Python 中的文件

最后修改于 2023 年 10 月 18 日

在本 Python 编程教程中，我们将使用文件和标准输入/输出。我们将展示如何从文件读取和写入文件。我们将简要介绍 pickle 模块。

Python 中的一切都是对象。UNIX 中的一切都是文件。

Python open 函数

open 函数用于在 Python 中打开文件。

open(file, mode='r', buffering=-1, encoding=None, errors=None, newline=None)

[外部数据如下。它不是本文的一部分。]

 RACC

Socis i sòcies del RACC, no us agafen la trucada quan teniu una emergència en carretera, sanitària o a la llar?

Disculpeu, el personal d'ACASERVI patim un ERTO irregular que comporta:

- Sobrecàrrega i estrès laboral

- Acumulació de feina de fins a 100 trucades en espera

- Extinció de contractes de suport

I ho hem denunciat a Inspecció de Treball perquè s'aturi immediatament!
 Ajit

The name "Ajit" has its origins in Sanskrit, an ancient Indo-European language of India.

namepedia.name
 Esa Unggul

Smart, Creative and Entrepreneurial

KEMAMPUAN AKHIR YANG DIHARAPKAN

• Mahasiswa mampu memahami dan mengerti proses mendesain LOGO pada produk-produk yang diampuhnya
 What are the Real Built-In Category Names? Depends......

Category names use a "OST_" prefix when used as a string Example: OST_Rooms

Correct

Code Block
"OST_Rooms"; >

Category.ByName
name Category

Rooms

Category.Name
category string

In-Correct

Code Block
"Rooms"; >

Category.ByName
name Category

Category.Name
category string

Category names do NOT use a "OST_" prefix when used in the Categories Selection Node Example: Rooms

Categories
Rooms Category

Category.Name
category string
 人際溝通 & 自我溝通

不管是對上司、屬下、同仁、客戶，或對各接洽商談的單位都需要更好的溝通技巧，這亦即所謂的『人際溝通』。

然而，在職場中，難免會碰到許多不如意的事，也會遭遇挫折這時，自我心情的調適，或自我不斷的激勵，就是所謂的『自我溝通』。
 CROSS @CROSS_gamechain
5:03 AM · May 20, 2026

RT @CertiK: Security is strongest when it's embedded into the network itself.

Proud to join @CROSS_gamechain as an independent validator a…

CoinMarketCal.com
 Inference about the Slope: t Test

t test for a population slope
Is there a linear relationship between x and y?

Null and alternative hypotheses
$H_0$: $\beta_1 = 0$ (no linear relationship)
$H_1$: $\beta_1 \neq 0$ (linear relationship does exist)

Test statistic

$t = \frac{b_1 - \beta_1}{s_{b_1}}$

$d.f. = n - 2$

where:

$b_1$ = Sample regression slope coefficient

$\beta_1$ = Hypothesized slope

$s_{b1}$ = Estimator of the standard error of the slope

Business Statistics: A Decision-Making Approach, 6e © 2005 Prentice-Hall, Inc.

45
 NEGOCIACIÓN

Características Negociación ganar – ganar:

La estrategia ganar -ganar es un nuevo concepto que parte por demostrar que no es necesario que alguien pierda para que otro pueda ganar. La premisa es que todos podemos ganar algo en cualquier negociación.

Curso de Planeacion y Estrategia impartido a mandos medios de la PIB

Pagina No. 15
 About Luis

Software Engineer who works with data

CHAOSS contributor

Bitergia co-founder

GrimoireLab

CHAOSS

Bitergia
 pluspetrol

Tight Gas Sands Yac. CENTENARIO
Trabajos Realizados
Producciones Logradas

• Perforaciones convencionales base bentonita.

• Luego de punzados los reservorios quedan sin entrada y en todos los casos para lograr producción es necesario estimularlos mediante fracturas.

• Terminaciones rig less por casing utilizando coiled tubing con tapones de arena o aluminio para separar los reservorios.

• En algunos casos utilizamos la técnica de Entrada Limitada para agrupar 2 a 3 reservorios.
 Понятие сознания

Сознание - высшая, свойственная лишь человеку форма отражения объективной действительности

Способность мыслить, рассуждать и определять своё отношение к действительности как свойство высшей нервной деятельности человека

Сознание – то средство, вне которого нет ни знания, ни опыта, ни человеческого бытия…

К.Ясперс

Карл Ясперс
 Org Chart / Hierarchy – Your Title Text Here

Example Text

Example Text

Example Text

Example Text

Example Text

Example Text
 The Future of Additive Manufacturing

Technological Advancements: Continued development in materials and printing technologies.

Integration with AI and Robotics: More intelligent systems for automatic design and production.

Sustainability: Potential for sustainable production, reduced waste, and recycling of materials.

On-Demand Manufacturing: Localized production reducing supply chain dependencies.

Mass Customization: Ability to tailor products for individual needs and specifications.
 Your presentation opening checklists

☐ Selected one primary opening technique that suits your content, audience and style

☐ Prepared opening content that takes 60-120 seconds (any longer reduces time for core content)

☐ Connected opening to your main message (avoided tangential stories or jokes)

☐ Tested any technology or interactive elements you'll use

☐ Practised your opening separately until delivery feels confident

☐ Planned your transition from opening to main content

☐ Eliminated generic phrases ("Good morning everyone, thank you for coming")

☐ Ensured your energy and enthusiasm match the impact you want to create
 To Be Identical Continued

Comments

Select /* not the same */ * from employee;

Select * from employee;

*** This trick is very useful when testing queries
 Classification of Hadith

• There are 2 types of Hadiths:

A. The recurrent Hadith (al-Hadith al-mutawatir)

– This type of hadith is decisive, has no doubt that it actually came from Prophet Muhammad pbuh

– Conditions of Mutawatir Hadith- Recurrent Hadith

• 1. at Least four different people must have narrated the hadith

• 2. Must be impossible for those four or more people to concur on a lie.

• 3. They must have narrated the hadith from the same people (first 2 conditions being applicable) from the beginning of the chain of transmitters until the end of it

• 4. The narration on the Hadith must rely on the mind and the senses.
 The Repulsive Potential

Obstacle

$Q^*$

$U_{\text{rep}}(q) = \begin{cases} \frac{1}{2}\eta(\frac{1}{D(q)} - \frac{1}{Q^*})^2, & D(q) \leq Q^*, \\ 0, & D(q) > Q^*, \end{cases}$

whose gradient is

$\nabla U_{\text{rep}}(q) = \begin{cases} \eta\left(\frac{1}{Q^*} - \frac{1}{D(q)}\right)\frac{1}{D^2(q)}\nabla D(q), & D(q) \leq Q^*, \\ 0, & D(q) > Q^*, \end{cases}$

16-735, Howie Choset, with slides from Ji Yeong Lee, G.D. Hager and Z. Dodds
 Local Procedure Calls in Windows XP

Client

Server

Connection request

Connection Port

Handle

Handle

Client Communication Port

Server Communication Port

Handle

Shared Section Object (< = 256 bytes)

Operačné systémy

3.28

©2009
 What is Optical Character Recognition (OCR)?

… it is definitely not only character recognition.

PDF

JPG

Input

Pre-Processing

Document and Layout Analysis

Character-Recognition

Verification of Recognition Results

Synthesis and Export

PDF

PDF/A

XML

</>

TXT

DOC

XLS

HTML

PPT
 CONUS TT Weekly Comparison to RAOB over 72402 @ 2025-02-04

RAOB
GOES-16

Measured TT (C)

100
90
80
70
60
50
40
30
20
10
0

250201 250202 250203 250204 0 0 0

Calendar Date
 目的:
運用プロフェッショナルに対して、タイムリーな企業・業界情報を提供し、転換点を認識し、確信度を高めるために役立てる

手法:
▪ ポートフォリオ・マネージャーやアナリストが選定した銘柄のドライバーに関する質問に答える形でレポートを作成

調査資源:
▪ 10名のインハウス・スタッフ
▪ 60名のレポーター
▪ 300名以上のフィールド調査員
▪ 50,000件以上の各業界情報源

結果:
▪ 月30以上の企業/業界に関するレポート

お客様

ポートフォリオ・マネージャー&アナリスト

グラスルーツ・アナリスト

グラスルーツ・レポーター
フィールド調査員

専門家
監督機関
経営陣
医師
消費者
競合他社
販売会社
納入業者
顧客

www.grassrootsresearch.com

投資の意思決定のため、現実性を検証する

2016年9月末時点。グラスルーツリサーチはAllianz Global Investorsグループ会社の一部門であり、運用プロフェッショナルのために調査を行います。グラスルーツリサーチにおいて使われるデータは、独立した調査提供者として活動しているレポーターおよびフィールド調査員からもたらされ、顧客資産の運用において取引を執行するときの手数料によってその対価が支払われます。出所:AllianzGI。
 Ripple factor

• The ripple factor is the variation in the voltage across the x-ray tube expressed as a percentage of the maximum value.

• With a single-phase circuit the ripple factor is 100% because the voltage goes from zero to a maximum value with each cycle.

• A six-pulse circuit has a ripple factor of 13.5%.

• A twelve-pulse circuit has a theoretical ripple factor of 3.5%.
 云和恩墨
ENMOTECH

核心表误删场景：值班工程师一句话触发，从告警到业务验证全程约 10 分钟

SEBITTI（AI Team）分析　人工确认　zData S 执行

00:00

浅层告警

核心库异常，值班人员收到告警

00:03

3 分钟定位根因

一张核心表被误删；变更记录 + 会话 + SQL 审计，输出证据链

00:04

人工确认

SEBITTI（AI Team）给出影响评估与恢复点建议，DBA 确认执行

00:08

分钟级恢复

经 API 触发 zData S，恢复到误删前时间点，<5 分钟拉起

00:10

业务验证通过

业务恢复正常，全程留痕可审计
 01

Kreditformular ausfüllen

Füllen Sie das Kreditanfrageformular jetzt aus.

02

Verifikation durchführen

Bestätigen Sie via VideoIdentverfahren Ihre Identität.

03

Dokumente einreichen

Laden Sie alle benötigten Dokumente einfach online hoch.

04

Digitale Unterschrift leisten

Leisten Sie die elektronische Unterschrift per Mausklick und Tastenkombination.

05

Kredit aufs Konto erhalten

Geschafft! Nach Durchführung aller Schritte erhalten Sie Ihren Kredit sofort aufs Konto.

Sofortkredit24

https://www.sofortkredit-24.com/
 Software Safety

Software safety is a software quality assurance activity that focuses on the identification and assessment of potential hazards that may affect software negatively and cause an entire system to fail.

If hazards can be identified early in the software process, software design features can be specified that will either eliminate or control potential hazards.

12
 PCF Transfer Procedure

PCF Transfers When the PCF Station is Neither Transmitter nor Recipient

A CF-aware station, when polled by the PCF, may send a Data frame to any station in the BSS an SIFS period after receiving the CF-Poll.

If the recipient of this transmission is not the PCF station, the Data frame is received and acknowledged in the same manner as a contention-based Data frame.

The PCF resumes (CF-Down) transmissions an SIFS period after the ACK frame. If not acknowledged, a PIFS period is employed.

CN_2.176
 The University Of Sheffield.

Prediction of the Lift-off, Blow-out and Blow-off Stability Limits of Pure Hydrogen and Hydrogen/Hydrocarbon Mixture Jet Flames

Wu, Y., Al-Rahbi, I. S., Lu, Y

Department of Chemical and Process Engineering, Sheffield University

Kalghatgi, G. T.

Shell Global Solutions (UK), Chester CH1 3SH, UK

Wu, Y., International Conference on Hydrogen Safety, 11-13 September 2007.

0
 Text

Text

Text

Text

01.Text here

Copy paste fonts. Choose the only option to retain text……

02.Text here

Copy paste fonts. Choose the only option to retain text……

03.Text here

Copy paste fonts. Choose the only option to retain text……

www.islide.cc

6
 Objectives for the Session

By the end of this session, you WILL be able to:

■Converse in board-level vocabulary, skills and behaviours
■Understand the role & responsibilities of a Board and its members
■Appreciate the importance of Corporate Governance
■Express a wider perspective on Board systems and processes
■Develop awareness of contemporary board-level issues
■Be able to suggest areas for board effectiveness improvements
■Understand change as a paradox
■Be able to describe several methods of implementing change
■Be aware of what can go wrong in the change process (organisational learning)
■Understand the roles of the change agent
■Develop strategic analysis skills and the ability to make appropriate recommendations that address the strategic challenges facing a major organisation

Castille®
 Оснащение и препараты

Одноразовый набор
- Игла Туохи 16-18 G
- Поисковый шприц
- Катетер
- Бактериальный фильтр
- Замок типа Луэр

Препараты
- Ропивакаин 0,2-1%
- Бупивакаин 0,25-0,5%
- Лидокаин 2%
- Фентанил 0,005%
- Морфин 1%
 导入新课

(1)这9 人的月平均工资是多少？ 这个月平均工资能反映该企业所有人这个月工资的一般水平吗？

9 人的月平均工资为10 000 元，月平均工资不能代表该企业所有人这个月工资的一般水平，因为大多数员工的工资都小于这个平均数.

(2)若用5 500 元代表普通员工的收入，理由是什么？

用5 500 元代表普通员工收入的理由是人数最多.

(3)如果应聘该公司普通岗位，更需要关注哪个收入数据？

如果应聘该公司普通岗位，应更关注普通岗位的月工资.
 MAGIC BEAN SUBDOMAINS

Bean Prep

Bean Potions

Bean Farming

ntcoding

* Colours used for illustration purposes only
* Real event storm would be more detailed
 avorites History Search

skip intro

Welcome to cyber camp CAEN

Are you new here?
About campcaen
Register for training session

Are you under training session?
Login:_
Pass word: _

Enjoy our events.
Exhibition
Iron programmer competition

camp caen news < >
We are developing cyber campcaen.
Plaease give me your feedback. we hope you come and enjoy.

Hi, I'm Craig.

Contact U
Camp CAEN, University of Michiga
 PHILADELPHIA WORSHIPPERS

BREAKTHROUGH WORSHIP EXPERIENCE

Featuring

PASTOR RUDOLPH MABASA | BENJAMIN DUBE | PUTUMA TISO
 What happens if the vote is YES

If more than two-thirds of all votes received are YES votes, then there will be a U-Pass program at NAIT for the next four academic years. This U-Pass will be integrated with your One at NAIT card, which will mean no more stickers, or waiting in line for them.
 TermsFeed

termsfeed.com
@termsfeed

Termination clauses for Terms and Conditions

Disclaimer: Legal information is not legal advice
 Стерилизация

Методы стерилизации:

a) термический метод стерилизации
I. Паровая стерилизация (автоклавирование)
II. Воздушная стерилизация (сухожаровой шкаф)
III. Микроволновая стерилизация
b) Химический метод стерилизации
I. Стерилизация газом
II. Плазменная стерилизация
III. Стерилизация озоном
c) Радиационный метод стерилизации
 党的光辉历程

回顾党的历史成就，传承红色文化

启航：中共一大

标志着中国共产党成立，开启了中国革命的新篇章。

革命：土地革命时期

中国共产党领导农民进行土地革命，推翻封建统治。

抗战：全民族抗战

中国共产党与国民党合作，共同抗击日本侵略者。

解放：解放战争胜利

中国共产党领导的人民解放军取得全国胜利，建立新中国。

file 是要打开的文件的名称。 mode 表示将如何打开文件：用于读取、写入或追加。 buffering 是一个可选的整数，用于设置缓冲策略。 encoding 是用于解码或编码文件的编码的名称。 errors 是一个可选的字符串，用于指定如何处理编码和解码错误。 newline 控制换行符的行为。

文件模式为

模式	含义
'r'	读取 (默认)
'w'	写入
'a'	追加
'b'	二进制数据
'+'	更新（读取和写入）
'x'	独占创建，如果文件存在则失败

在下面的示例中，我们使用此文本文件。

works.txt

Lost Illusions
Beatrix
Honorine
The firm of Nucingen
Old Goriot
Colonel Chabert
Cousin Bette

Python with 语句

使用文件常常会导致错误；因此，我们必须管理可能的异常。此外，当不再需要文件对象时，必须关闭文件对象。 with 语句通过封装常见的准备和清理任务来简化异常处理。它还会自动关闭已打开的文件。

read_width.py

#!/usr/bin/env python

# read_width.py

with open('works.txt', 'r') as f:

    contents = f.read()
    print(contents)

该示例读取 works.txt 文件的内容。

with open('works.txt', 'r') as f:

使用 open 函数，我们打开 works.txt 文件进行读取。文件对象被别名为 f。 with 语句负责处理异常和关闭已打开的文件。

contents = f.read()

read 方法读取所有内容直到 EOF。它将数据作为一个大字符串返回。

Python read 函数

read 函数从文件中读取指定数量的字节。如果未指定字节数，则读取整个文件。

read_data.py

#!/usr/bin/env python

# read_data.py

import sys

with open('works.txt', 'r') as f:

    print(f.read(5))
    print(f.read(9))

代码示例从文件中读取五个字母并将它们打印到控制台。然后它读取并打印另外九个字母。第二个操作从第一个操作结束的位置继续读取。

$ ./read_data.py
Lost
Illusions

Python 文件位置

文件位置是我们在文件中读取数据的位置。 tell 方法给出文件中的当前位置，而 seek 方法移动文件中的位置。

file_positions.py

#!/usr/bin/env python

# file_positions.py

with open('works.txt', 'r') as f:

    print(f.read(14))
    print(f"The current file position is {f.tell()}")

    f.seek(0, 0)

    print(f.read(30))

在该示例中，我们读取 14 个字节，然后确定并打印当前文件位置。我们使用 seek 将当前文件位置移动到开头，然后读取另外 30 个字节。

$ ./file_positions.py
Lost Illusions
The current file position is 14
Lost Illusions
Beatrix
Honorin

Python readline 方法

readline 方法从文件中读取一行。字符串中保留了一个尾随换行符。当函数到达文件末尾时，它将返回一个空字符串。

readbyline.py

#!/usr/bin/env python

# readbyline.py

with open('works.txt', 'r') as f:

    while True:

        line = f.readline()

        if not line:
            break

        else:
            print(line.rstrip())

使用 readline 方法和 while 循环，我们从文件中读取所有行。

while True:

我们开始一个无限循环；因此，我们必须稍后使用 break 语句跳出循环。

line = f.readline()

从文件中读取一行。

if not line:
    break

else:
    print(line.rstrip())

如果到达 EOF，我们调用 break 语句；否则，我们打印该行到控制台，同时去除行尾的换行符。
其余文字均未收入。